How to complete this task
Reproduce the lines of the data from the one containing "What is the value for 2018-2019?" through the end of the data, leaving out the pictures.

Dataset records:
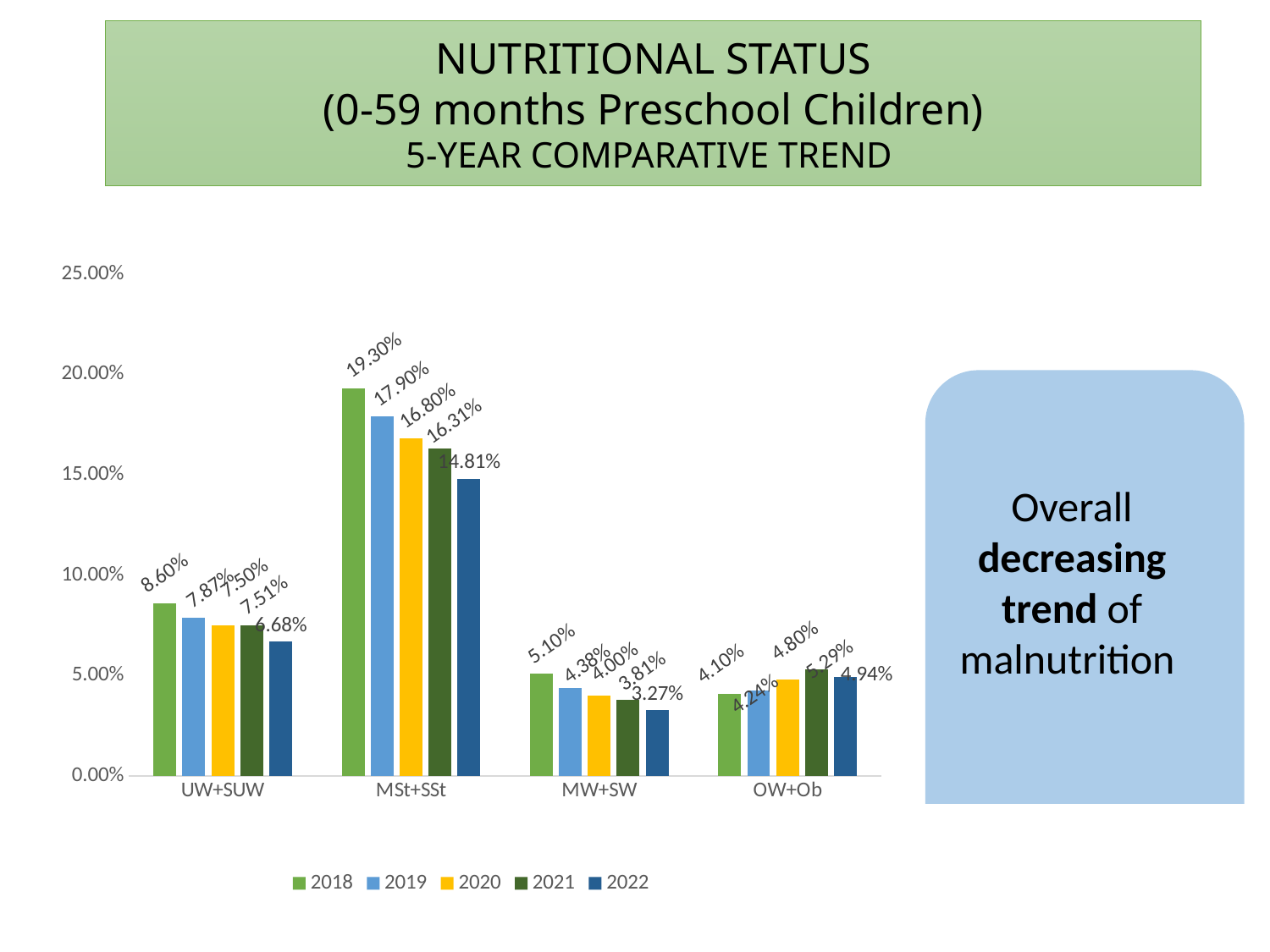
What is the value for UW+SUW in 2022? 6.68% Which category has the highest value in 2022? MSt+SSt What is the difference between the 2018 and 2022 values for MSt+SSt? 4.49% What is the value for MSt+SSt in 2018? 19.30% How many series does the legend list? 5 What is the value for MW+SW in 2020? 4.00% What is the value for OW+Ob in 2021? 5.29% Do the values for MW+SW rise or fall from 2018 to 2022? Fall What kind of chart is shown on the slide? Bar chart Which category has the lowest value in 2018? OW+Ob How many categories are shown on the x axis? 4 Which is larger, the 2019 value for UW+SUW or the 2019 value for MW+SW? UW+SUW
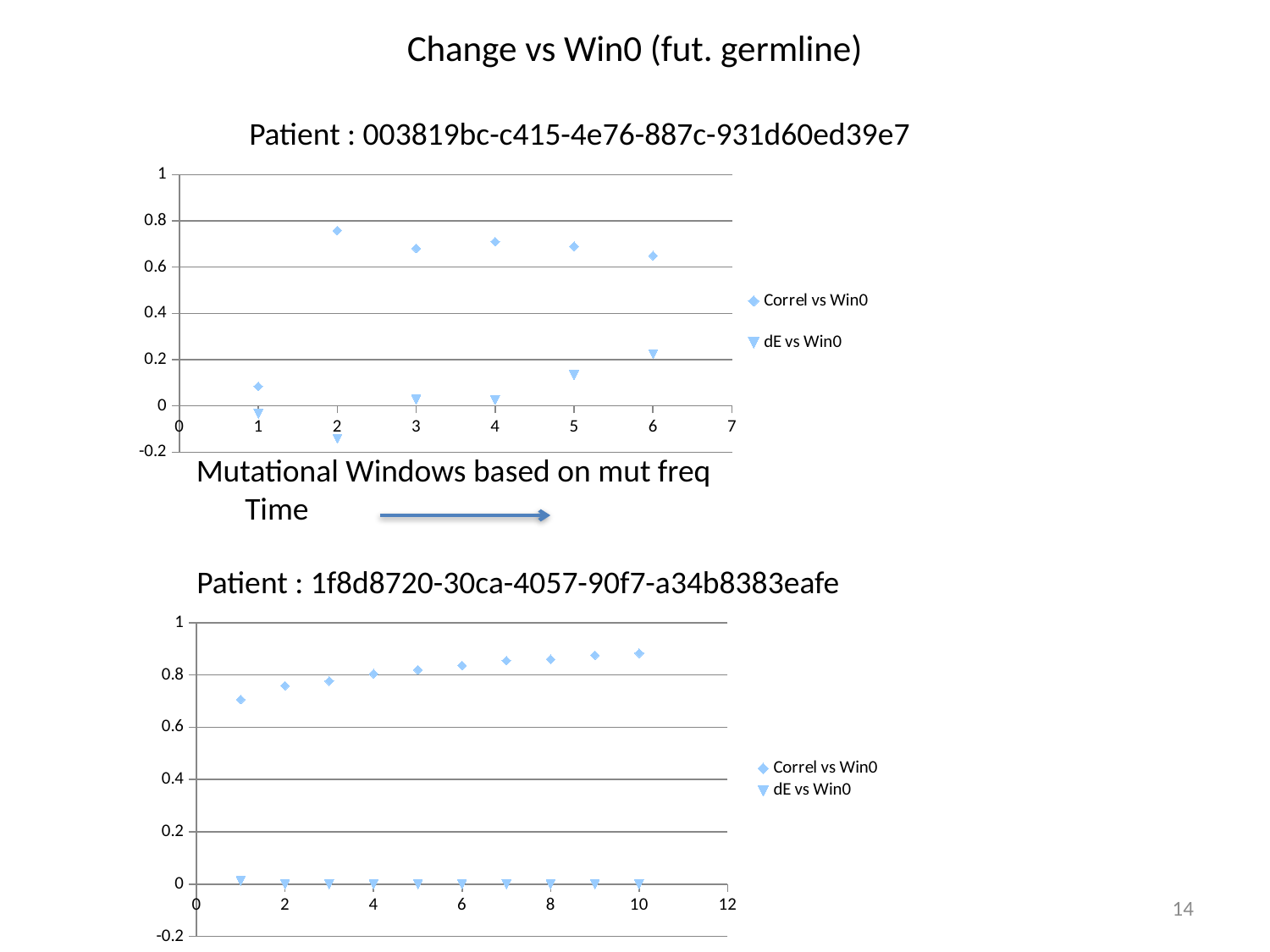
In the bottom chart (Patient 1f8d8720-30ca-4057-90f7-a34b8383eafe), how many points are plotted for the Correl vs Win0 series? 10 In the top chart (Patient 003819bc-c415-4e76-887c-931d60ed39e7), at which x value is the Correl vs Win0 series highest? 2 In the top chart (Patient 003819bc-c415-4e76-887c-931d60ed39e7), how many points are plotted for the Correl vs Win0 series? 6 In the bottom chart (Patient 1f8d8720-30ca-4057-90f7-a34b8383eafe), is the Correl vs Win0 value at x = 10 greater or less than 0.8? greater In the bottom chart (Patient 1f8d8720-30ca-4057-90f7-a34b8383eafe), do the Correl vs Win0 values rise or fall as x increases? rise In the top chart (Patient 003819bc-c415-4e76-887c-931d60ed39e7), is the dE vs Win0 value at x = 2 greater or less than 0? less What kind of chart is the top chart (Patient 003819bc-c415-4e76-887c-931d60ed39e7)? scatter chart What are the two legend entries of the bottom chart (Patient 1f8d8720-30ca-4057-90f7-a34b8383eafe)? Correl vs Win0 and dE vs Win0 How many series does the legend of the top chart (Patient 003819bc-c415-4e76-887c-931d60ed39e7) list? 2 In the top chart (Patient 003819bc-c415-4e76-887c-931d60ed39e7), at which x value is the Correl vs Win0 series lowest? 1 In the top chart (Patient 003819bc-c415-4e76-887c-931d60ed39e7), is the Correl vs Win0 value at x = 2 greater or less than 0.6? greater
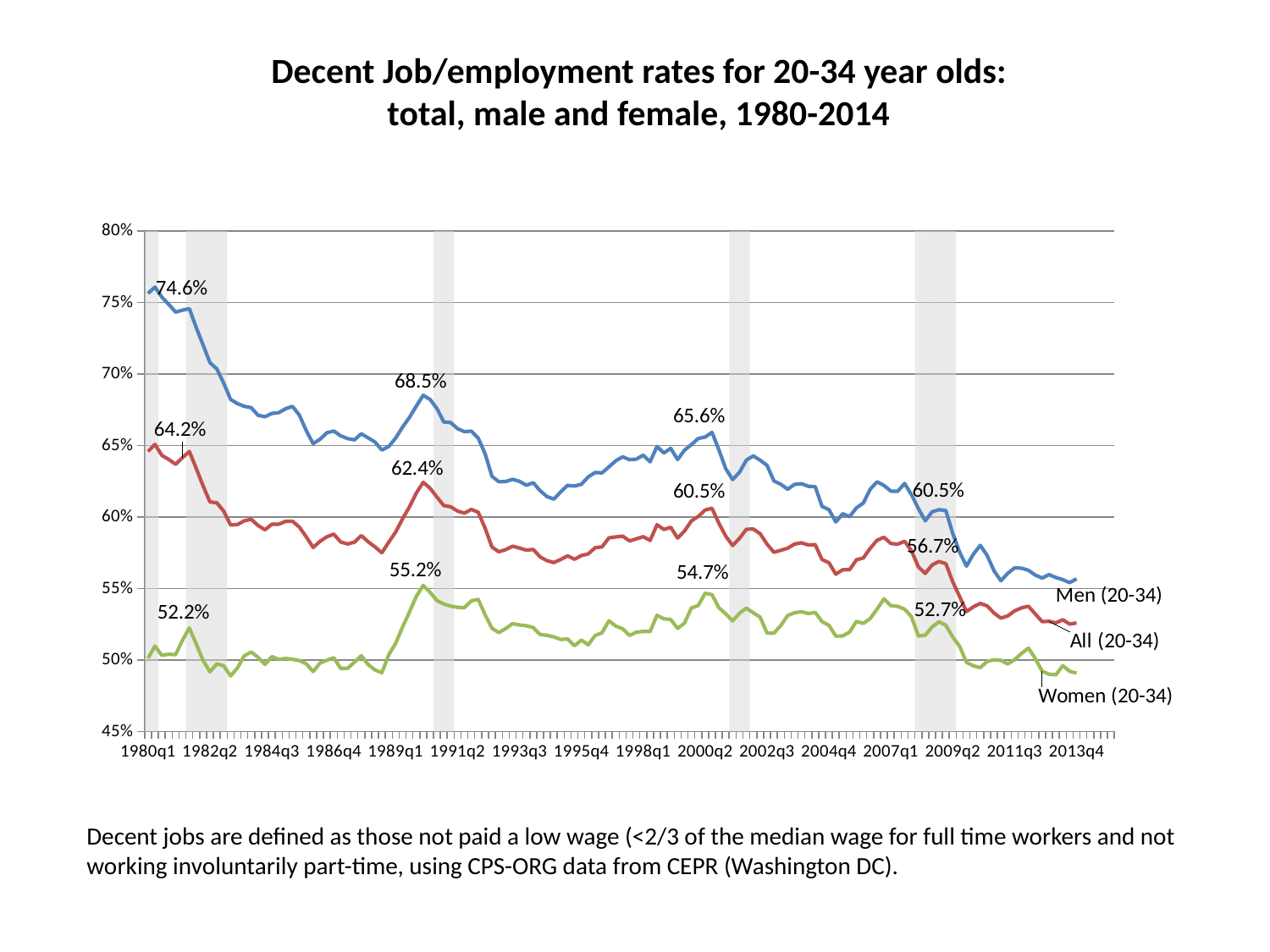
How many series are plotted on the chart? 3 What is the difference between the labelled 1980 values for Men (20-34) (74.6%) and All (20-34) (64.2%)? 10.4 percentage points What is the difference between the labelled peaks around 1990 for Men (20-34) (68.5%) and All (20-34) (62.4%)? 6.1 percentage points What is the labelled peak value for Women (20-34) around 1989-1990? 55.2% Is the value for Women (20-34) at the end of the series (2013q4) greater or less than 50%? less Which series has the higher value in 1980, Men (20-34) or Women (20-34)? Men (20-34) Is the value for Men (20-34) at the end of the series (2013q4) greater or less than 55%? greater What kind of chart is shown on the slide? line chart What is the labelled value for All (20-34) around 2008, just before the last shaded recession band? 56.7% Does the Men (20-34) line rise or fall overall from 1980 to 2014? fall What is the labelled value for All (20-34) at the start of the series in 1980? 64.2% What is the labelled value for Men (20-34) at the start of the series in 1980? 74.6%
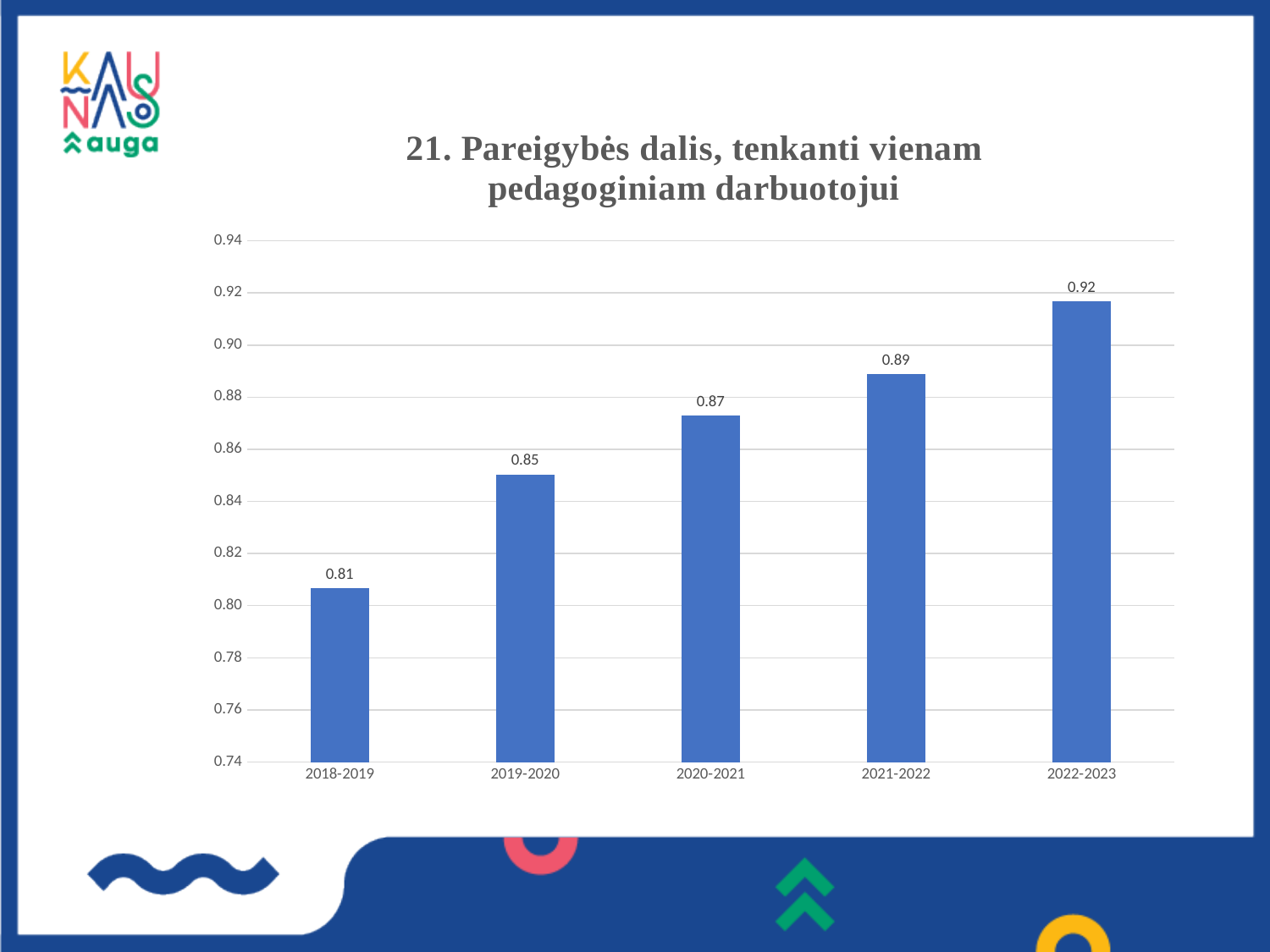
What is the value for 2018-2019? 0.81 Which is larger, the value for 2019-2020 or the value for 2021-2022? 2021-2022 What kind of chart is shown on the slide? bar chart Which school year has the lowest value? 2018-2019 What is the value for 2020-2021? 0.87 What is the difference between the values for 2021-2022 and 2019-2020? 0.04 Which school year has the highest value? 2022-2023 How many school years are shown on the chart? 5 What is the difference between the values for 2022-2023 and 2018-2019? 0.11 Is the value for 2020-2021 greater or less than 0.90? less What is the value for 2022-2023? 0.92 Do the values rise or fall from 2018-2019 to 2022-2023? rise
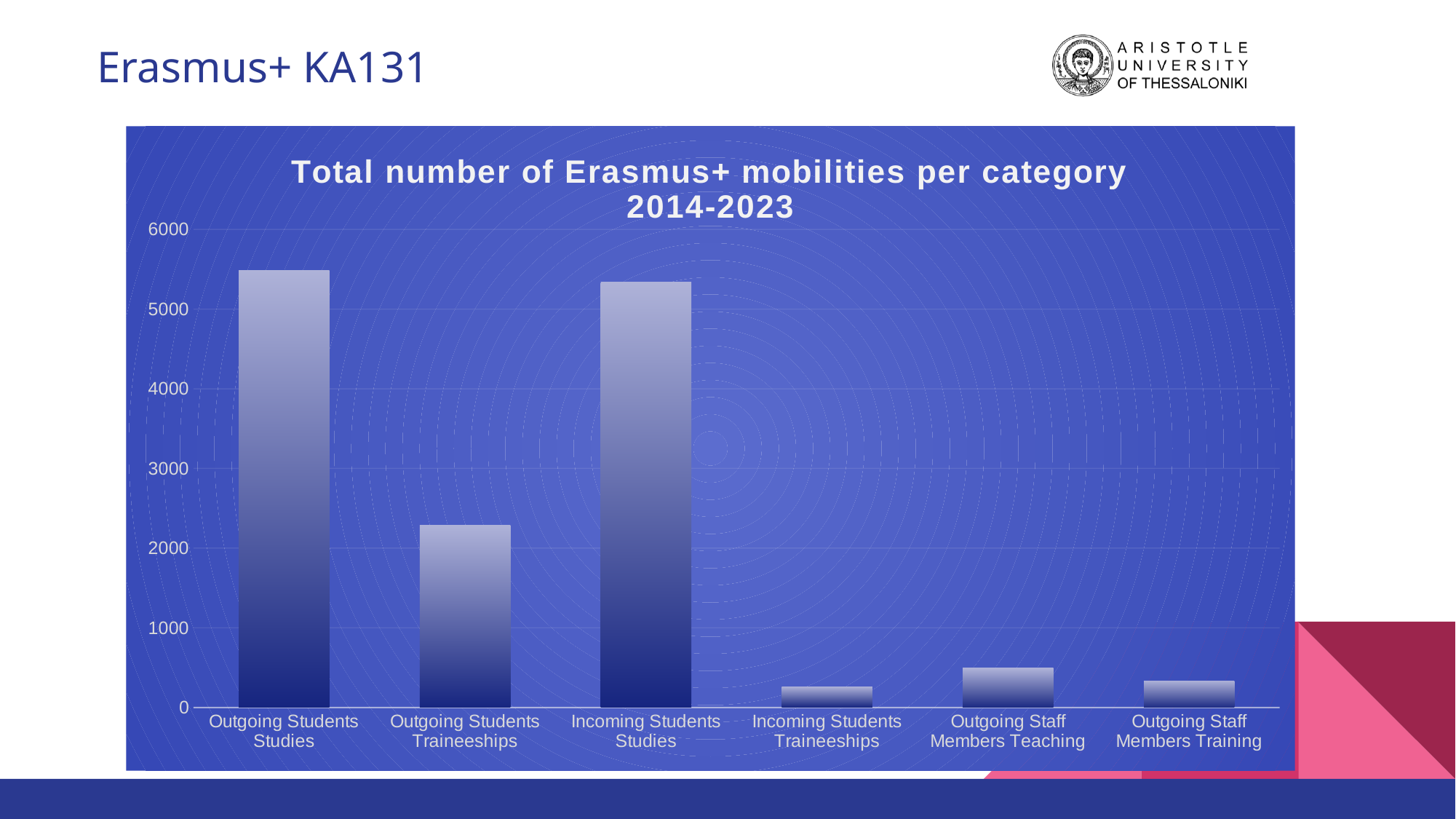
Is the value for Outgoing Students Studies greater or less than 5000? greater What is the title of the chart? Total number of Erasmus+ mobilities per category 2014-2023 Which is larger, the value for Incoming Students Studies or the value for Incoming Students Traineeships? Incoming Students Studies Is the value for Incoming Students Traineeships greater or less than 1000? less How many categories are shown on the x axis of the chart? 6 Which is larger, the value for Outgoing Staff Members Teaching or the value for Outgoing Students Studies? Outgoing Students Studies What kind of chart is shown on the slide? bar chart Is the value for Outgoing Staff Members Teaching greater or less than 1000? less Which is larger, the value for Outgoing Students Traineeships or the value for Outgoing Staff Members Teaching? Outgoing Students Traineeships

Worked solution
What is the value for 2018-2019? 0.81 Which is larger, the value for 2019-2020 or the value for 2021-2022? 2021-2022 What kind of chart is shown on the slide? bar chart Which school year has the lowest value? 2018-2019 What is the value for 2020-2021? 0.87 What is the difference between the values for 2021-2022 and 2019-2020? 0.04 Which school year has the highest value? 2022-2023 How many school years are shown on the chart? 5 What is the difference between the values for 2022-2023 and 2018-2019? 0.11 Is the value for 2020-2021 greater or less than 0.90? less What is the value for 2022-2023? 0.92 Do the values rise or fall from 2018-2019 to 2022-2023? rise
Is the value for Outgoing Students Studies greater or less than 5000? greater What is the title of the chart? Total number of Erasmus+ mobilities per category 2014-2023 Which is larger, the value for Incoming Students Studies or the value for Incoming Students Traineeships? Incoming Students Studies Is the value for Incoming Students Traineeships greater or less than 1000? less How many categories are shown on the x axis of the chart? 6 Which is larger, the value for Outgoing Staff Members Teaching or the value for Outgoing Students Studies? Outgoing Students Studies What kind of chart is shown on the slide? bar chart Is the value for Outgoing Staff Members Teaching greater or less than 1000? less Which is larger, the value for Outgoing Students Traineeships or the value for Outgoing Staff Members Teaching? Outgoing Students Traineeships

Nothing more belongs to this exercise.